What is Chronological age & Biological age?
Chronological age: the number of birthdays you’ve had.
Biological age: how old your body appears to be — how well your organs, hormones, muscles, and brain work, and how much wear and tear your cells have gone through.
If you take good care of your body, it’s possible to be 45+ years old chronologically with a 25-year-old biological age. At the same time, if you neglect your body by not keeping it fit, you can have a 50-year-old biological age when you hit your 30th birthday.
Now let’s see How Exercise help you in Reversing your Biological age
#1 Mitochondria are the power plants of our cells - they crank out the energy that runs everything your body does, from breathing to moving to thinking. Typically they slow down as we age and start producing less energy. Slower mitochondria are a hallmark of aging and come with fatigue, decreased muscle mass and brain function, declining cardiovascular health, and more.
Exercise maximum amount of energy your mitochondria can produce, giving you a bigger energy reserve in your day-to-day life.
#2 Autophagy, the method by which our body cleans out damaged cells and toxins, helps you regenerate newer, healthier cells. Over time, our cells accumulate a variety of dead organelles, damaged proteins, and oxidized particles that clog the body's inner workings. This accelerates aging, induces dementia, and increases the risk of cancer, as well as other age-related diseases.
Exercise is one of the best ways to turn on autophagy. Research shows that exercise increases cellular turnover and cleans out damaged cellular parts, which links to decreased aging.
#3 Telomeres are specialized structures at the ends of linear chromosomes. A telomere is a region of repetitive nucleotide (organic molecule) sequences at each terminus of a chromosome (DNA molecule), which protects the end of the chromosome to maintain genomic stability, avoiding degradation and fusion.
____
TASK 1 ::
In the text on chronological and biological age, which things does the definition of biological age say must work well? List each one.
TASK 2 ::
Write the next part of the text on exercise and biological age, starting right after its last sentence.
____
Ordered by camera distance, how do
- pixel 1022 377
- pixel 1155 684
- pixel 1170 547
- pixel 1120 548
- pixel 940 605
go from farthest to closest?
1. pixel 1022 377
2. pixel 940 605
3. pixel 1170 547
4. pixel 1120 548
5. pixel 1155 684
____
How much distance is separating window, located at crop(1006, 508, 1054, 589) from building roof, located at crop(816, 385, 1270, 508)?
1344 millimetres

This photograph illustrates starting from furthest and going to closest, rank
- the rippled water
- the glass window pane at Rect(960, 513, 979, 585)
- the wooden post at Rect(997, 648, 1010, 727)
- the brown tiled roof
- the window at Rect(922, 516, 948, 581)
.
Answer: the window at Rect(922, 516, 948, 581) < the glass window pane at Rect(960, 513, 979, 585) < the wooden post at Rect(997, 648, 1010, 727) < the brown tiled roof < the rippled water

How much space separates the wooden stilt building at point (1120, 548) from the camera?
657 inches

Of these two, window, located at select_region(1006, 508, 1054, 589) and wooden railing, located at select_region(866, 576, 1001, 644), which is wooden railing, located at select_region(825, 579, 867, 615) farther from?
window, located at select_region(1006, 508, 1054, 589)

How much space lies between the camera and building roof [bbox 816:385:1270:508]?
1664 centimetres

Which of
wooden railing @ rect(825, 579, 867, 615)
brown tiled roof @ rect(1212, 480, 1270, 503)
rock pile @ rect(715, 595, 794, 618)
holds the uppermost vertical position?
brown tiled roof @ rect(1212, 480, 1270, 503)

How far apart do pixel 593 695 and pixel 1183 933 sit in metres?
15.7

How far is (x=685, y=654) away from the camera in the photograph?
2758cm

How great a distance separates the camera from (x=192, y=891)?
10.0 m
____
RESULT 1 ::
organs, hormones, muscles, brain

RESULT 2 ::
As a physiological cellular process, a small part of telomeric DNA is lost with each cell division. Therefore, telomere length (TL) shortens every time a cell division occurs, which makes it a marker of biological aging. TL is also associated with a large number of age-related disorders, such as type 2 diabetes, hypertension, Alzheimer’s and Parkinson’s disease, and even cancer.
When TL is short enough, damage to the DNA may cause the cell to produce non-functional proteins, which may reverberate in two different paths: (i) the non-functional cell is led to apoptosis, which is roughly the senescence process that humans age; or (ii) the non-functional cell continues to produce non-functional proteins, which may become non-functional cell and eventually becomes a cancer.
Life-long exercise practice has been shown to reduce biochemical factors related to telomere attrition, such as oxidative stress and chronic inflammation. There are also some studies reporting that sedentary behavior is associated with shorter TL, and furthermore, elite athletes and master athletes have longer TL than their non-athlete counterparts.